The good old plan. Yeah, a lot of us fall into it by accident. But I think once you realize it's going to be a business, take a moment to pause and really plan out what is that budget, what are those products? And really keeping it small and keeping it simple should be two things that most new people start to consider because it can be really exciting to do all the things and have all the sense in all of the different products. But if you are running it as a business, all of those things have to pay for themselves in order for it to be sustainable. So there's that starting capital, but that ongoing capital becomes very important. So I'm glad you reminded us to plan. And even if we fall into it by accident, once we know, hey, this is going to be a business, pause, reflect and plan.
Well, that's pretty much it for the interview, but I always like to leave room for anything that I may not have asked. So is there anything that you would want to share with would be makers or current makers in terms of starting or growing their handmade business?
So yes, I would also like to share with the newbies. Don't be afraid or feel away that the business is saturated. Yes, you have many people doing the same thing, but don't feel like you can't succeed or get to a level you wish to get to because somebody else is doing it. We all have our own uniqueness about what we do, so keep that in mind and don't get discouraged because it's going to be moments that would discourage you. But don't let don't be defeated by that. Just keep pressing through. And as I said before, stay confident in yourself, trust the process and just keep going. What they say, slow and steady wins the race. So it's not going to be an overnight success. Some have been lucky, but for the most part it is not overnight. And know that then just keep going and striving and you'll get there.
Thanks Tara. Slow and steady wins the race. There is no such thing as an overnight success and there's no elevator. You have to take the stairs to where you want to be. I really appreciate you taking the time to do this podcast interview and to share your own experiences as well as your words of wisdom. Now how can people find you?
What's your website?
Do you hang out on social media? Please let us know.
My pleasure and thanks again for having me. This was a really good interview. I can be reached. My website is actually myshai Shai bathandbodytreats.com. Again. That's myshaibathandbodytreats.com. And on Instagram tik tok and Facebook it's at myshaibathandbodytreats. Again.

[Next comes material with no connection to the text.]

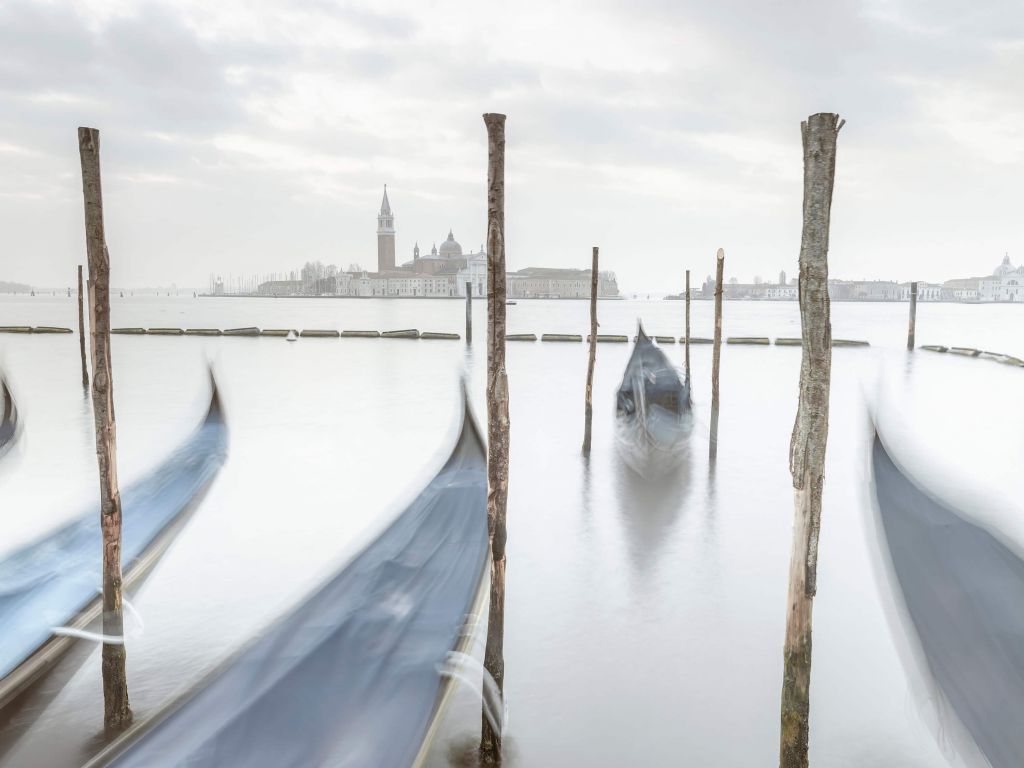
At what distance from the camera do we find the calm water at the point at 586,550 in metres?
3.71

The website is I know yall its long, but that's another story. But I wish everyone luck in their journey business journey, whether it's a newbie or you're scaling up. And thanks again everyone.

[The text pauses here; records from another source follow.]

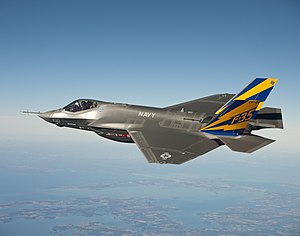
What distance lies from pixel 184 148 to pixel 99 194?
188322 millimetres

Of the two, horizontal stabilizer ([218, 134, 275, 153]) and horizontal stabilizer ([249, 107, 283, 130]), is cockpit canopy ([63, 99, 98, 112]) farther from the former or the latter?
horizontal stabilizer ([249, 107, 283, 130])

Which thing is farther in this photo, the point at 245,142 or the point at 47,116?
the point at 47,116

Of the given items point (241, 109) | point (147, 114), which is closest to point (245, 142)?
point (241, 109)

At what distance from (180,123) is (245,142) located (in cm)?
437

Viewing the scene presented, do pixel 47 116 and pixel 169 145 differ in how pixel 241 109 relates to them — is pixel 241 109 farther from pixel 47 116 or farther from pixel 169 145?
pixel 47 116

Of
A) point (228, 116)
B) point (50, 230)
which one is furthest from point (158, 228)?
point (228, 116)

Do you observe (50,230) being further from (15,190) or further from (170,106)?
(170,106)

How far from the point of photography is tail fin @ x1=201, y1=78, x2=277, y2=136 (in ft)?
49.0

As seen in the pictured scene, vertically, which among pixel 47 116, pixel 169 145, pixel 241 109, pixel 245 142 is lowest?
pixel 169 145

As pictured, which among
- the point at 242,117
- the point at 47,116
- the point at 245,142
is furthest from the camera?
the point at 47,116

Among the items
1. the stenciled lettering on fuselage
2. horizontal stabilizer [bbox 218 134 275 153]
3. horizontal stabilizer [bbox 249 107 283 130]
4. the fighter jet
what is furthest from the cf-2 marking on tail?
the stenciled lettering on fuselage

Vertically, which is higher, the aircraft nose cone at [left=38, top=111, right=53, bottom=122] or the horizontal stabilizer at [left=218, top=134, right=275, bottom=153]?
the aircraft nose cone at [left=38, top=111, right=53, bottom=122]

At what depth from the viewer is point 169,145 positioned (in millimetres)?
14328

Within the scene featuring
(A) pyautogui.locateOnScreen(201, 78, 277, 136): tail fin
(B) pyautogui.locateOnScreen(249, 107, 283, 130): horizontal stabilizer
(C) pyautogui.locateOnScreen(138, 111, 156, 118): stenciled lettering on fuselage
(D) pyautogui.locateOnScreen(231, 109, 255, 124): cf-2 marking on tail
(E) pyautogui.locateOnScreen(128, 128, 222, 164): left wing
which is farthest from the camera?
(C) pyautogui.locateOnScreen(138, 111, 156, 118): stenciled lettering on fuselage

Well, that's it for this week's episode of A maker's tale. A special thank you goes out to Tara of my Shai Bath and Body treats. Her website and links to her social media will all be listed on the show notes of the podcast. And I hope that you are able to take away some really pivotal things. Some things I heard was the importance of research. But most importantly. Your confidence and belief in yourself as you're starting out and as you're continuing in your business. There's always going to be a roadblock or a challenge. But if you have that mindset of embracing it as a gift. This is a gift that you have been given and it's something that you're really passionate about and something that you want to do. As Tara shared that constant belief in herself and continuing to keep going, even though it felt a little difficult at times, that may just be the spark that you need to give it one more try and keep going. I'm your host, Zakia Ringgold of Livesoapschool.com. Thank you so much for listening and, as always, go out and create something amazing.